▶ _SET PROBLEM_:
Turn the rows below into a JSON list of strings, one string per line, with blank lines left out and every row included. Leave the pictures out.

▶ _RECORD LIST_:
- - -

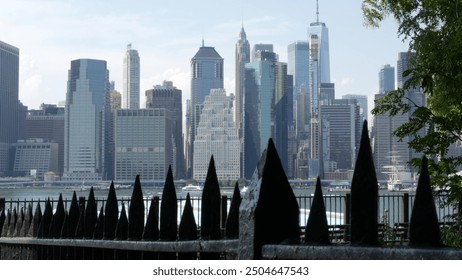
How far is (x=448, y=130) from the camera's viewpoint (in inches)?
412

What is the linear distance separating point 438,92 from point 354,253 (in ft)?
31.3

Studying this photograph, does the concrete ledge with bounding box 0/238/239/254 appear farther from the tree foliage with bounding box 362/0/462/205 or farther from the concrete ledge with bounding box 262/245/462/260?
the tree foliage with bounding box 362/0/462/205

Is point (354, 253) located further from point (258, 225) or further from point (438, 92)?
point (438, 92)

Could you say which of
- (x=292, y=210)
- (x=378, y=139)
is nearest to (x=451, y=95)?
(x=292, y=210)

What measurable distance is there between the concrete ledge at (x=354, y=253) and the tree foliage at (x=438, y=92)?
7876mm

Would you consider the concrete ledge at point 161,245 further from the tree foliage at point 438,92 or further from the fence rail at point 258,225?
the tree foliage at point 438,92

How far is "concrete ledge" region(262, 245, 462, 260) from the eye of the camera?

- - -

▶ _FULL RESPONSE_:
[
  "How far is (x=448, y=130) from the camera's viewpoint (in inches)?",
  "412",
  "What is the linear distance separating point 438,92 from point 354,253 (in ft)?",
  "31.3",
  "Studying this photograph, does the concrete ledge with bounding box 0/238/239/254 appear farther from the tree foliage with bounding box 362/0/462/205 or farther from the concrete ledge with bounding box 262/245/462/260?",
  "the tree foliage with bounding box 362/0/462/205",
  "Is point (354, 253) located further from point (258, 225) or further from point (438, 92)?",
  "point (438, 92)",
  "Could you say which of",
  "- (x=292, y=210)",
  "- (x=378, y=139)",
  "is nearest to (x=451, y=95)?",
  "(x=292, y=210)",
  "What measurable distance is there between the concrete ledge at (x=354, y=253) and the tree foliage at (x=438, y=92)?",
  "7876mm",
  "Would you consider the concrete ledge at point 161,245 further from the tree foliage at point 438,92 or further from the fence rail at point 258,225?",
  "the tree foliage at point 438,92",
  "How far is \"concrete ledge\" region(262, 245, 462, 260) from the eye of the camera?"
]